Section 2: Architectural Control Committee
The Architectural Control Committee shall represent the Association in enforcing the covenants and maintaining the architectural integrity of the area.
Section 3: Bylaws Committee
The Bylaws Committee shall recommend additions or changes of the Bylaws, through the Board of Directors, to the Association members.
Section 4: Hospitality Committee
The Hospitality Committee shall welcome new residents and provide general information relative to the area, act as official Host or Hostess at Association meetings and functions, and assist the Secretary in contacting members concerning general membership meetings.
Section 5: Equestrian Committee (Amended: November 2002)
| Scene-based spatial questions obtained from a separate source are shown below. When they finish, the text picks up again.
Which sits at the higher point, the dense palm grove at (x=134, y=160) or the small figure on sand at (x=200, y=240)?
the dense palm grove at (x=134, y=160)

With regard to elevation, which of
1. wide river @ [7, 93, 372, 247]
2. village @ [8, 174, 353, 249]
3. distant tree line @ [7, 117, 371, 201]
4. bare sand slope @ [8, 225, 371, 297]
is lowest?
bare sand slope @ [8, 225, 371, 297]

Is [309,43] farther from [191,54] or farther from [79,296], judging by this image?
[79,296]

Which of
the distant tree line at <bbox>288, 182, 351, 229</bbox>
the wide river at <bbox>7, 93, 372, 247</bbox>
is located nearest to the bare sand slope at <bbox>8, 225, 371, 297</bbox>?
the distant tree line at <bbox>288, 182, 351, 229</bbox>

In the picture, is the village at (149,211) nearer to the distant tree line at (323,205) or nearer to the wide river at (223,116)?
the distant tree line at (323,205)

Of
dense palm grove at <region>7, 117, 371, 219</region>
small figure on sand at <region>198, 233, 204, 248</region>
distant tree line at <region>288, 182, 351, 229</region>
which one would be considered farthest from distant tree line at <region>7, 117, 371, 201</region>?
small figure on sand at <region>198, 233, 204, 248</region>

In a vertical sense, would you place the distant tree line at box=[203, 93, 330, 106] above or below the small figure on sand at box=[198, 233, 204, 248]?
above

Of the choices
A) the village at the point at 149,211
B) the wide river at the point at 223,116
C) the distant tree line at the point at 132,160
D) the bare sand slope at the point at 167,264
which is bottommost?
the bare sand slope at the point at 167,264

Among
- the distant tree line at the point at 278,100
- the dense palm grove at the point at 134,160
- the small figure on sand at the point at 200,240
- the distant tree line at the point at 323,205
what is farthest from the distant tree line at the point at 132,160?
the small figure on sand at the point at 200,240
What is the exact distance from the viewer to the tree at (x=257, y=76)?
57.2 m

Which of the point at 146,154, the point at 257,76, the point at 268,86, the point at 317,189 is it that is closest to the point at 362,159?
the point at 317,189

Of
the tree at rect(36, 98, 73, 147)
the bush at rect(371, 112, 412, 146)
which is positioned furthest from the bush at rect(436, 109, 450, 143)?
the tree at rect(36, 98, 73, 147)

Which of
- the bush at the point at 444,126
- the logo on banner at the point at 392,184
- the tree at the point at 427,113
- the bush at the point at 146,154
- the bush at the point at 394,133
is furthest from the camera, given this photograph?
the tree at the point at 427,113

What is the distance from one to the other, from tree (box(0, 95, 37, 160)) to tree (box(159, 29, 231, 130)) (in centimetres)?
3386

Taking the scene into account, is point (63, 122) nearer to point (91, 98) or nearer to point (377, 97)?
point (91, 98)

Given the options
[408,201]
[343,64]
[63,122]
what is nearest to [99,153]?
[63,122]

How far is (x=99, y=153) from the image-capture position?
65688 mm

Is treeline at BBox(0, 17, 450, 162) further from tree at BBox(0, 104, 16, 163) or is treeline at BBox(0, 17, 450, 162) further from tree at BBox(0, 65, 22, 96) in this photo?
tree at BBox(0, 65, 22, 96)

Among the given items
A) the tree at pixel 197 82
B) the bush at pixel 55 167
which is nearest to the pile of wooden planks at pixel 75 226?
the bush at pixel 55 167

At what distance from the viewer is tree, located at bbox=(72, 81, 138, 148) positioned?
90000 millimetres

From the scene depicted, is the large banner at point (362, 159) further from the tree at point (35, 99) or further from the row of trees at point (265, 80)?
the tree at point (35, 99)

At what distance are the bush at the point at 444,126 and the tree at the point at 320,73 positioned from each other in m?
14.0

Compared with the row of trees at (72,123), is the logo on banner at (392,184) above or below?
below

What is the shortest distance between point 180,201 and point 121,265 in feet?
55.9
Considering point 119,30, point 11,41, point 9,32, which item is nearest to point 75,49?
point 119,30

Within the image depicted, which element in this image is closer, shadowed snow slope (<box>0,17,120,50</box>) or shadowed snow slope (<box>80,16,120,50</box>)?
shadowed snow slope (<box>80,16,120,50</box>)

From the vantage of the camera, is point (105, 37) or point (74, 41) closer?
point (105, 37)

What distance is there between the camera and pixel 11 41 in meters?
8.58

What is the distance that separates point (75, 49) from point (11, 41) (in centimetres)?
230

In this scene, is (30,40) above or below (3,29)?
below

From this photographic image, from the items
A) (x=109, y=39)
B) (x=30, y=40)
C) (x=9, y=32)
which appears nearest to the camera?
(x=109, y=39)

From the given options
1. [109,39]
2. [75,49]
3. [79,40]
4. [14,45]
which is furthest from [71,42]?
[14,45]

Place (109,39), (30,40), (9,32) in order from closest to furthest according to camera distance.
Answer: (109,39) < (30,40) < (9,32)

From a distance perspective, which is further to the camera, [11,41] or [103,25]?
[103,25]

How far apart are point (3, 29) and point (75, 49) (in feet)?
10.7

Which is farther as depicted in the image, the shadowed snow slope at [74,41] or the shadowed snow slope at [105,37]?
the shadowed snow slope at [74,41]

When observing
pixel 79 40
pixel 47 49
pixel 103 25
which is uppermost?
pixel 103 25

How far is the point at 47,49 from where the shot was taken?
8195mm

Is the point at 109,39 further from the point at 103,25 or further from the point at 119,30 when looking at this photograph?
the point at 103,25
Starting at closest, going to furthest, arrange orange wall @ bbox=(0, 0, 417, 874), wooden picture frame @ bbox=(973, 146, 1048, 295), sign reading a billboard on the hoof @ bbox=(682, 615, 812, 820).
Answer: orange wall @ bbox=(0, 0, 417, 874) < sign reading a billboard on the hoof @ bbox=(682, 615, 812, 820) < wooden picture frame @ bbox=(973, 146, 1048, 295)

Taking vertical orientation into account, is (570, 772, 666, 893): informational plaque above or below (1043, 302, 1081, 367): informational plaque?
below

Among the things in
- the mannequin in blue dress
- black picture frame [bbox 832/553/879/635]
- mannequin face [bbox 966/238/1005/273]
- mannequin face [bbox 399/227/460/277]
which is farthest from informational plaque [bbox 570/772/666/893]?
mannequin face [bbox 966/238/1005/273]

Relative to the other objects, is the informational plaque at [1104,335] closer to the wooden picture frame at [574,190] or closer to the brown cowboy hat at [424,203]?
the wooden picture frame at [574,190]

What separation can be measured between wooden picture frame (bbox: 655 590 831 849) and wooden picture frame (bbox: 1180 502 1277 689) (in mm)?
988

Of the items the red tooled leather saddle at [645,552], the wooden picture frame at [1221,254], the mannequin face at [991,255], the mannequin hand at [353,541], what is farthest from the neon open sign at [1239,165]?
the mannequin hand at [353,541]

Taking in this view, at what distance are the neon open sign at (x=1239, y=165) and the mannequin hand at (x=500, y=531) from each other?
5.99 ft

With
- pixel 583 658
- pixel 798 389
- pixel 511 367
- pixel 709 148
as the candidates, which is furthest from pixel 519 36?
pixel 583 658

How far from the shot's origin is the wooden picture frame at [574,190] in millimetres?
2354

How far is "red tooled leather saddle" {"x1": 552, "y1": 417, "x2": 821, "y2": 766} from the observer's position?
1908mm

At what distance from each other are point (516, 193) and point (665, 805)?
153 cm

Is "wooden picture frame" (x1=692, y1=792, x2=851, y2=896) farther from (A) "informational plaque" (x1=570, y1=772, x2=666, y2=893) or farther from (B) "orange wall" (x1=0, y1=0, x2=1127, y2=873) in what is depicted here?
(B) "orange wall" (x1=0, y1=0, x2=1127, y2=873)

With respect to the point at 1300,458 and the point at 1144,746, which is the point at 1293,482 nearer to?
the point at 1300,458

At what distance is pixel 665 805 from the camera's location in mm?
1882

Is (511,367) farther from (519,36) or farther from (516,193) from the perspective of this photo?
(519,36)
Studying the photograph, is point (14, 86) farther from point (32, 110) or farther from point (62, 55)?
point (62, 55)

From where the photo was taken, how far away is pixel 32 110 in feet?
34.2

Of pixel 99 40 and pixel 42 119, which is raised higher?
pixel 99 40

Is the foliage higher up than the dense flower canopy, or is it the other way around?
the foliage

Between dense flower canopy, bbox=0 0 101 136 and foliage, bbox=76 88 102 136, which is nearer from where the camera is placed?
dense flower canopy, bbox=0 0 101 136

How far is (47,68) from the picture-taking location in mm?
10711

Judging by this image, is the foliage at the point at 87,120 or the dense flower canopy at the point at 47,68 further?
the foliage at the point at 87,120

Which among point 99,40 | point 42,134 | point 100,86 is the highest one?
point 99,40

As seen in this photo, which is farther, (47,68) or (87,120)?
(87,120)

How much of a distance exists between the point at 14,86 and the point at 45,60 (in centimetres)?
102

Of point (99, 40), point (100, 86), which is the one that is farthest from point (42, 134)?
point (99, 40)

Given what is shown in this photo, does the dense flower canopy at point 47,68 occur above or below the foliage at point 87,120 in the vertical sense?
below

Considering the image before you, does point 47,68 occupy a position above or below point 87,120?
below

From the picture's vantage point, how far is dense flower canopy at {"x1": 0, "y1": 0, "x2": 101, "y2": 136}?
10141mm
The Equestrian Committee shall be responsible for the day-to-day management of the Equestrian Center (EC). The EC Committee shall enforce all current policies approved for the EC (EC Boarding Agreement, EC Policy Rules, EC Reservation Policy, etc.). The EC Committee shall monitor the physical state of the EC and report any possible problems or deficiencies to the Board of Directors (the Board). The EC Committee, under direction of the Board, shall make improvements to the facility and be responsible for the physical maintenance of the EC. The EC Committee shall, at the request of the Board, draft or revise any documents relating to the management or the affairs of the EC. Such documents shall be submitted to the Board for final edit and review. Any significant policy changes regarding the EC shall be presented to the general membership for discussion and approval The EC Committee shall be responsible for stall rentals on a first-come-first-served basis and securing stall rental agreements. The EC Committee shall be responsible for collecting rents and other associated income generated by use of the EC. The EC Committee shall be responsible for securing reservation forms relating to the use of the EC for equestrian and non-equestrian events. All such requests to reserve the EC shall be reviewed by the EC Committee and recommendations made to the Board for action within five business days of submission. Submitted requests to reserve the EC facility receive final review by the Board. Approval or denial of each submitted reservation request by the Board shall be based upon the recommendation of the EC Committee, physical impact to the EC, neighbors, horses boarded at the facility at the time, and any insurance/liability issues. All decisions by the Board regarding approval or denial of requests to reserve the EC for either equine or non-equine events shall be final
Section 6: Other Committees
The Board of Directors may establish other Standing Committees as required.
Section 7: Ex-Officio Membership
The president shall be an official Member of all standing committees.
Section 8: Absence of Standing Committee Active Members (Amended: November 9, 2002)
If at any time the number of active members on any Standing Committee reaches "0" (zero), the Board of Directors shall be responsible for fulfilling the duties of said Standing Committee.
Article VIII Special Committees
Section 1: The Board of Directors may establish Special Committees as required. The Association President shall be an Ex-Officio member of all Special Committees.
Article IX Parliamentary Authority
Section 1: The rules contained in the current edition of Roberts Rules of Order shall govern the Association in all cases to which they are applicable and in which they are not inconsistent with these Bylaws or any special rules of order the Association may adopt.
Article X Amendment of Bylaws
Section 1: These Bylaws may be amended at any duly called meeting of the General Membership by a 2/3 vote of the quorum present, provided the amendment has been submitted in writing and read at a previous duly called meeting of the General Membership.